Renewable biochar derived from mixed sewage sludge and pine sawdust for carbon dioxide capture

Carbon dioxide (CO 2 ) is the main anthropogenic greenhouse gas contributing to global warming. In this study, a series of KOH-modified biochars derived from feedstock mixtures (i.e., S3W7 biomass consisting of 70% pine sawdust and 30% sewage sludge; S5W5 biomass consisting of 50% pine sawdust and 50% sewage sludge) at different temperature (i.e., 600–800 °C) were prepared for evaluating CO 2 adsorption performance. The KOH-activated biochars prepared with S3W7 biomass displayed larger surface areas and micropore volumes compared to those of S5W5 biochars. In particular, the highest CO 2 adsorption capacity (177.1 mg/g) was observed on S3W7 biomass at 700 °C (S3W7–700K), due to the largest surface area (2623 m 2 /g) and the highest micropore volume (0.68 cm 3 /g). Furthermore, surface functional groups, hydrophobicity, and aromaticity of biochar and presence of hetero atoms (N) also were actively involved in CO 2 adsorption of biochar. In addition, in situ DRIFTS analysis advanced current understanding for the chemical sorption mechanisms by identifying the transformation composites of CO 2 on biochars, and characterizing the weakly adsorbed and newly formed mineral species (e.g., carbonates) during the CO 2 sorption process.
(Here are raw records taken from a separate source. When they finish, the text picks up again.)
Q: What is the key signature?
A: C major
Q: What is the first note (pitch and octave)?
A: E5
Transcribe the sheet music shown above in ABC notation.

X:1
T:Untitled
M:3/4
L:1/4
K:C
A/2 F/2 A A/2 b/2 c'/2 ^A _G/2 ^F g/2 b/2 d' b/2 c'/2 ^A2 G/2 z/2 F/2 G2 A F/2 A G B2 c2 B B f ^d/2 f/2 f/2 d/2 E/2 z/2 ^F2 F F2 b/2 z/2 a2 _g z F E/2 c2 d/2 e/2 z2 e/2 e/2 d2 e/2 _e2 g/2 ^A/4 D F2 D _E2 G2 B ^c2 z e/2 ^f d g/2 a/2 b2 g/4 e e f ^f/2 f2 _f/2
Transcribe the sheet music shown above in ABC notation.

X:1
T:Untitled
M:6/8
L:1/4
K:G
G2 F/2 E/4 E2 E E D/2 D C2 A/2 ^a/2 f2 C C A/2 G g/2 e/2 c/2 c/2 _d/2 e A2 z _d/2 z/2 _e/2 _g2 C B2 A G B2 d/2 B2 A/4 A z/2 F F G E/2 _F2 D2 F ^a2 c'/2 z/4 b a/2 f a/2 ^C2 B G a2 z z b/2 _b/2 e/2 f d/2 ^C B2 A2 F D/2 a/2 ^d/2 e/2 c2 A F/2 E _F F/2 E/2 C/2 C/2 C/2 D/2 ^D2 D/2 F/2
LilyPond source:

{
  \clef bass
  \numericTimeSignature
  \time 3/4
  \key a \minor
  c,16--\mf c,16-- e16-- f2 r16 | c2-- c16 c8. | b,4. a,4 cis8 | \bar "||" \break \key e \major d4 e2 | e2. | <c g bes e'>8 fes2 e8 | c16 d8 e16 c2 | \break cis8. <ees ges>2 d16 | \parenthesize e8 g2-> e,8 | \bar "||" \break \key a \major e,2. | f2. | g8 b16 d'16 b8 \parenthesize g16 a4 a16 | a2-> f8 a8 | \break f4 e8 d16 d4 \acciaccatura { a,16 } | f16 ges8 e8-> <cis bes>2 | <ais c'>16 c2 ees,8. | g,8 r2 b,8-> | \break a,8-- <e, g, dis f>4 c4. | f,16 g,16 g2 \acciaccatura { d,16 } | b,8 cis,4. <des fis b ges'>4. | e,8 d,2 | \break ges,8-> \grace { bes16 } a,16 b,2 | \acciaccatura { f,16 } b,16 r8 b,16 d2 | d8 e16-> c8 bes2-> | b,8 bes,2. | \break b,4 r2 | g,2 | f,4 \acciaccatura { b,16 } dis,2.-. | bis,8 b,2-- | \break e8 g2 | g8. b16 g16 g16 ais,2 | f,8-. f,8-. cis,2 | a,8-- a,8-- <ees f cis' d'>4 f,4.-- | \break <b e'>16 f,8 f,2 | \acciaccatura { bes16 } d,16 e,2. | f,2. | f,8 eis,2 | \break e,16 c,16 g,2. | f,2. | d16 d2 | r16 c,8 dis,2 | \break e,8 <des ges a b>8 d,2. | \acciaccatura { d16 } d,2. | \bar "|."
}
This study may provide an insight into the research of CO 2 capture by identifying physical and chemical adsorption, and expand the effective utilization of natural biomass-based biochar for mitigation greenhouse gas emission. • Highly porous carbons derived form a mixed biomass of sewage sludge and pine sawdust. • S3W7–700K displayed high surface area up to 2623 m 2 /g. • S3W7–700K exhibited superior CO 2 adsorption capacity (177.1 mg/g). • In situ DRIFT spectroscopy revealed the importance of chemical adsorption. • It behaves perfect cyclic regeneration performance as high as 92% retention.